2) Does the stuff they say sound like utter unmitigated bullshit?
3) (most important actually) How much control do they try to exert over the personal lives of people who want to work with them?
I tend to regard spirituality as a YMMV thing, and there are many good and excellent teachers who will never be able to teach me much because I'm just not here to learn what they're teaching the way they are teaching it. I have also learned good lessons from really crappy people (whether they claimed to be teachers or not).
But in evaluating religious leaders of any kind, these are not really my criteria.
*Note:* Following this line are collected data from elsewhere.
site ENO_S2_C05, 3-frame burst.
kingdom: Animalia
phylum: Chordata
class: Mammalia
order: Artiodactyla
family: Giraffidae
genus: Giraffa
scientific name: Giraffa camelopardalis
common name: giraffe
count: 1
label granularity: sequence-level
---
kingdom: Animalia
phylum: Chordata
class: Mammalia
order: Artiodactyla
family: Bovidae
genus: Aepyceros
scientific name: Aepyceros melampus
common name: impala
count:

I don't care where they do their work. There are good teachers and assholes to be found in organised religions, on twitter, on blogs, and in their own religions.
If they aren't advocating charitable works, then I don't care if they are involved in that or not; I mean, I don't need to know if you contribute to charity, and which ones, to get a sense of whether I like what you have to say about energy movement or meditation or any other topic that's not directly related to social justice. Not every spiritual teacher is addressing the kinds of problems that charities fix.
I don't judge people on whether they call others out about political issues because some people prefer to handle those kinds of discussions in private; I care mostly about what they practise and support themselves.
I REALLY REALLY don't expect teachers to teach only one or to teach several faiths; I expect them to teach only the things they believe and feel comfortable discussing. And credentials matter more in some traditions than others.